▶ _Task brief_:
Lines in the data below that contain the word "United" are to be copied.

Materials provided START

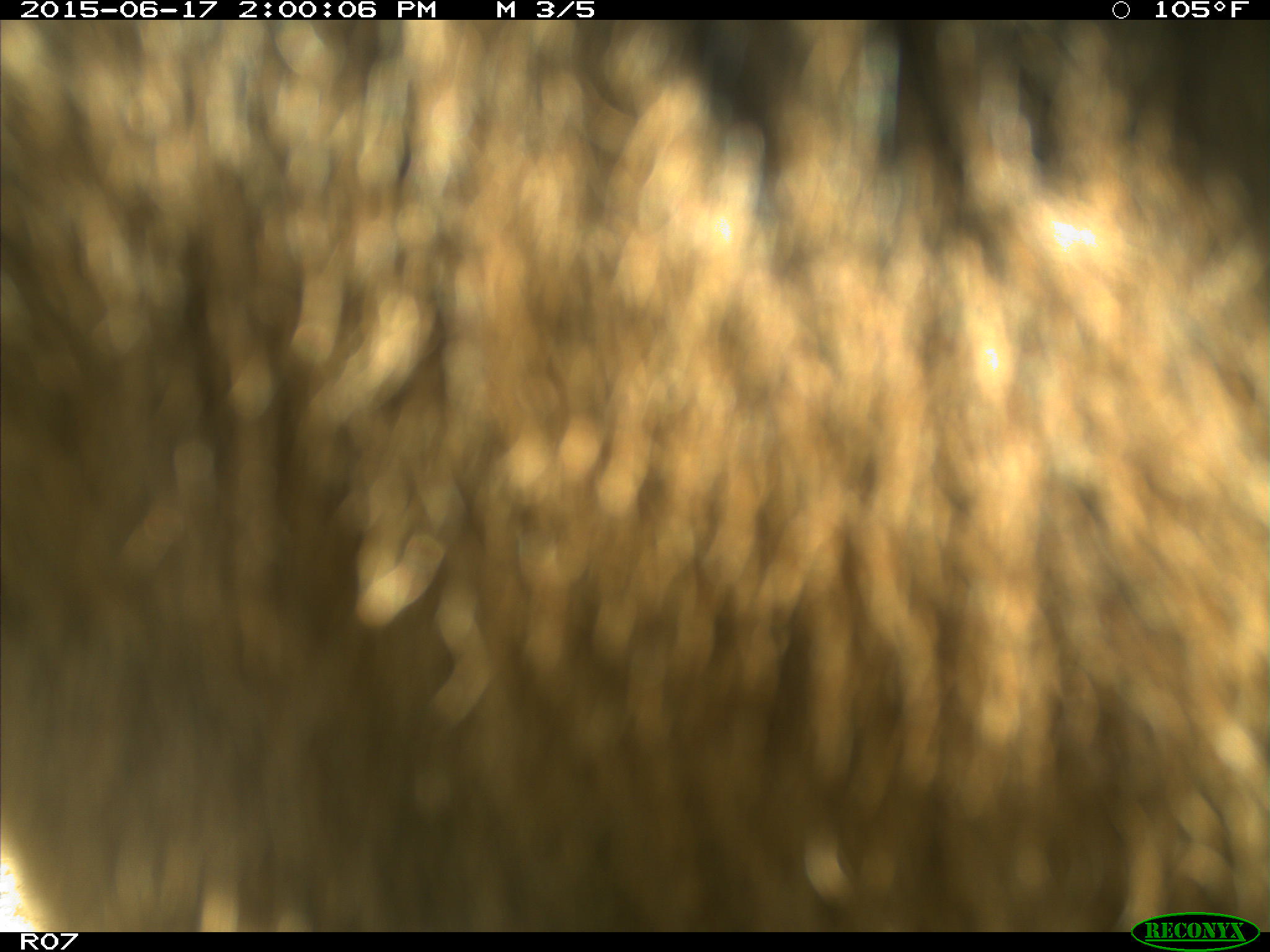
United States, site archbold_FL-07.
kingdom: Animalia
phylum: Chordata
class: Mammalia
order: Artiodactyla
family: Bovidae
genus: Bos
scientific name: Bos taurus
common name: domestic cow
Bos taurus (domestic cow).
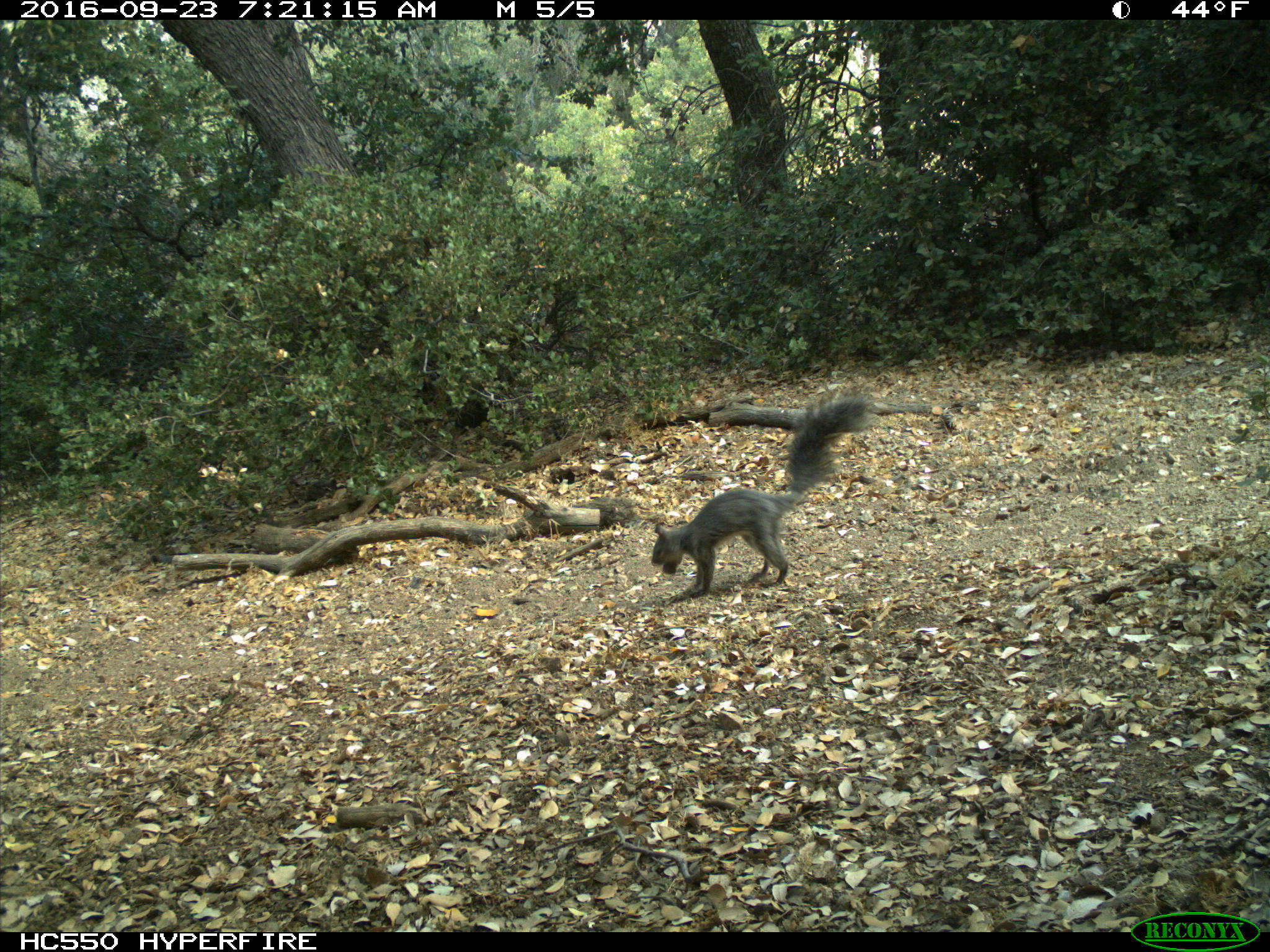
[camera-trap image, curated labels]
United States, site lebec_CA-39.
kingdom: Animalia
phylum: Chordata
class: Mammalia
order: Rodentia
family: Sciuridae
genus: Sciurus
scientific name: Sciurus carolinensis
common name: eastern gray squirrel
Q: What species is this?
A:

Materials provided END
Materials provided START

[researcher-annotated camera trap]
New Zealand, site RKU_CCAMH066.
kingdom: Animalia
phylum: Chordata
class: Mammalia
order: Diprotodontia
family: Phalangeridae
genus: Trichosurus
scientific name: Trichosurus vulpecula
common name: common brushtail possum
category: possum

Materials provided END
Materials provided START

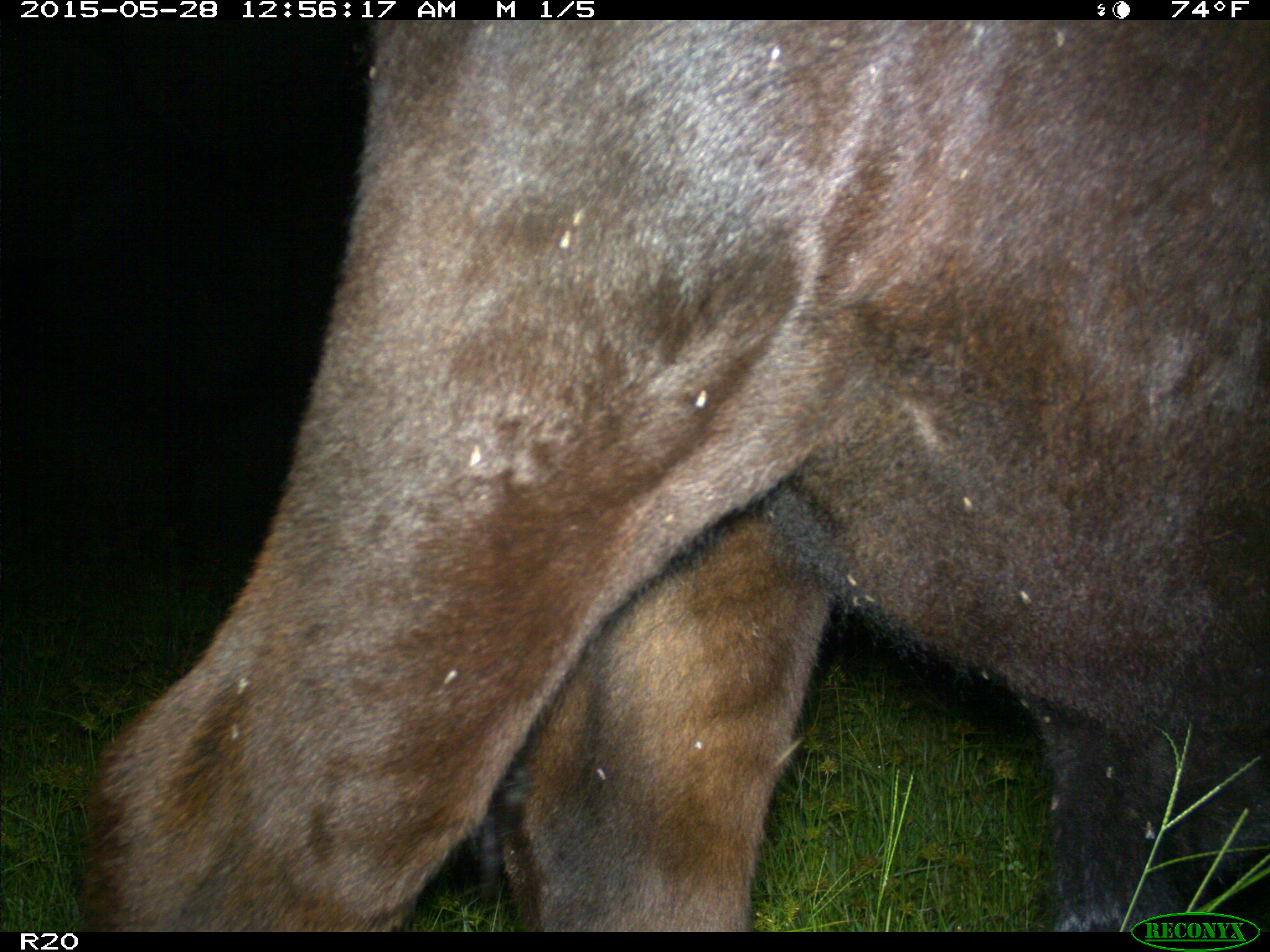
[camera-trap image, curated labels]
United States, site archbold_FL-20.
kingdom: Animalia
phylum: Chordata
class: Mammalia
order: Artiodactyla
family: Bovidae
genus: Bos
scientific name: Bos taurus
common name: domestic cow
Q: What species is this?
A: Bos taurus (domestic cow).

Materials provided END

▶ _Expected answer_:
United States, site archbold_FL-07.
United States, site lebec_CA-39.
United States, site archbold_FL-20.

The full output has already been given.